Personally, I specialize in the hybrid films. Live action/cgi, traditional cel/cgi, etc.
At the end of the day, it is all pretty much the same.

01-06-2006, 01:10 AM
machinist. Howabout this. Hitchcock shot most of north by northwest on a soundstage with projected backdrops. He hated shooting outside. Kubrick shot Eyes Wide shut on a completely built set of New York made in London because he was weird that way :)

Roman Polanskis "The Pianist" had as many visual effects shots (in order to create a destroyed poland) and greenscreen shots than "Batman Begins"

All of "O Brother where art though" and "Sideways" were completely re-colored so as to have a completely different look in post production using Digital Intermediates.

I guarantee you you have seen many, many films that have a ton of visual effects, but you didn't notice because they call attention to themselves.

Movies like sky captain and sin city call attention to the animation because that is what the directors wanted to do.

Still, the directors had to go on a set and work with real live performers to achieve a sight and sound performance. Even in King Kong, where Andy Serkis acted out every movement of the ape. Where as in a truly animated film the director would work to acheive a sound performance for dialogue, but everything visual would be created from the imaginations of talented artists.

Of course, many films are blurring the line these days. That's because we have all this exciting technology that allows us to, and lots of artists want to play and discover new storytelling techniques...

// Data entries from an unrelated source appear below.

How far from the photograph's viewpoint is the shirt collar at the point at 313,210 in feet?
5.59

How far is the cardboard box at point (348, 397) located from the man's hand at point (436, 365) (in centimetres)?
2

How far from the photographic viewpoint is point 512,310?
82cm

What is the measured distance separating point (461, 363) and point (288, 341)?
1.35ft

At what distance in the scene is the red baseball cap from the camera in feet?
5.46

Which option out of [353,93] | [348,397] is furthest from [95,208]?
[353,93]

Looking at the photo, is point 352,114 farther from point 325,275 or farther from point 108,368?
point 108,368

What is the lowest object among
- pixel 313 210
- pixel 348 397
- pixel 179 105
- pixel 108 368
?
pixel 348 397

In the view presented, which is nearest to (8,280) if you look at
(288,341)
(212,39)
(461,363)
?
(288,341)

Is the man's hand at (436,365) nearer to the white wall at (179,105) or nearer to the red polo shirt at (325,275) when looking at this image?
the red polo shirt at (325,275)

but to categorize films based on their technical use of visual effects is just such an oversimplification and way off base my friend!

01-13-2006, 04:21 PM
It really does seem like that trend is growing. Now that the technology has reached this point- completely composited backgrounds make $en$e. I wonder if America will ever embrace a film if it was completely animated (actors and all- but not like Toy Story, more like the Final Fantasy movie) There seems to be less commercial acknowledgement for animation than say your everyday live-action.